The junior party of Sweden's Social Democrat-led coalition government was first plunged into crisis when it emerged in mid-April that the then housing minister, Mehmet Kaplan, had kept company with Turkish extremists. 

Fridolin and Romson deflected the criticism, even when a clip emerged of Kaplan comparing Israel to Nazi Germany, and they continued to back the minister after he announced his resignation at a joint press conference with the prime minster, Stefan Löfven. 

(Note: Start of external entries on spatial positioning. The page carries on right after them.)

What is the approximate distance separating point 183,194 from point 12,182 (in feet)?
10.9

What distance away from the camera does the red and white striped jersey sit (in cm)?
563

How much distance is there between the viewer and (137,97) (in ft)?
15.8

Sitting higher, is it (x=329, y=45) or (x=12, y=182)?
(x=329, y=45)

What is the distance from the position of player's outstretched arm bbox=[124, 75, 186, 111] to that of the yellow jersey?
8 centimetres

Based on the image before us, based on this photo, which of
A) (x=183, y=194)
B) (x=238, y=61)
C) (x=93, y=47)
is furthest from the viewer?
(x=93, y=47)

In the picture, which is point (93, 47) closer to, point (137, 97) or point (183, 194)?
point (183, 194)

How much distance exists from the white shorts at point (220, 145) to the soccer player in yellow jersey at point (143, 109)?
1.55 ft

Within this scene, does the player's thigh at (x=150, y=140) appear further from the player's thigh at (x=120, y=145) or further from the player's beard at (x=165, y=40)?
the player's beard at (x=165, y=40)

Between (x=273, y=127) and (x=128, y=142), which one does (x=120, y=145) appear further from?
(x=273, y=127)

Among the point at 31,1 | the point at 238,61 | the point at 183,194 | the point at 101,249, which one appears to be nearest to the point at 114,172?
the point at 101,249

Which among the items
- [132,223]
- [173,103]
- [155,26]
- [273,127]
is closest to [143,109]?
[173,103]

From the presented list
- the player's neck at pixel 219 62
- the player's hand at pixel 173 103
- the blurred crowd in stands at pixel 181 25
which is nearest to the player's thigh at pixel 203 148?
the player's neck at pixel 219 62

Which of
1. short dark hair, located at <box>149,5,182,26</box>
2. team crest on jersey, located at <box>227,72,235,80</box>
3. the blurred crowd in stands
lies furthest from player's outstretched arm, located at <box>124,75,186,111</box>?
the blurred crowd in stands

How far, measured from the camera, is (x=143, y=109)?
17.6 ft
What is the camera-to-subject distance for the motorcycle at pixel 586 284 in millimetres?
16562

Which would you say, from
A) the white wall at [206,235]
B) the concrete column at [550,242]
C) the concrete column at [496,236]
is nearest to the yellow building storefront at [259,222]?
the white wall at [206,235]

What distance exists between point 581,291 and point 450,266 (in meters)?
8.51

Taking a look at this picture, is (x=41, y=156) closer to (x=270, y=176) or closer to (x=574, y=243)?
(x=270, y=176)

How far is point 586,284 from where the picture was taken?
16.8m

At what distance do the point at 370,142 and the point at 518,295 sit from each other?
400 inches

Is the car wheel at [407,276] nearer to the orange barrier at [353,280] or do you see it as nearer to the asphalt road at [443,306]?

More trouble came when a rising star in the overtly feminist party, Yasri Khan, refused to shake a female journalist’s hand. He resigned but commentators were left wondering what had happened to the sweet little junior partner in Sweden’s government. 

As if all that wasn't bad enough, the party's environmental credentials also suffered a blow when Sweden's state-owned Vattenfall sold its brown coal operations, a move the Greens had pushed hard to block when in opposition. 

Romson too found herself in the eye of the storm when she referred to the 9/11 terrorist attacks as “accidents”. She later clarified to The Local what she had meant but for many, the damage was done. 

It was not the first time the Swedish minister has grabbed headlines over ill-advised comments.

Last year she was at the centre of controversy after she twice made ill-advised comments about the Nazi concentration camp Auschwitz, and after it was revealed she had used toxic paint on her houseboat.

Romson sparked a huge wave of criticism at the time when she described the migrant crisis in Europe as "the new Auschwitz" in a live television debate. She was later forced to apologize after commentators accused her of disrespecting the victims of the Holocaust.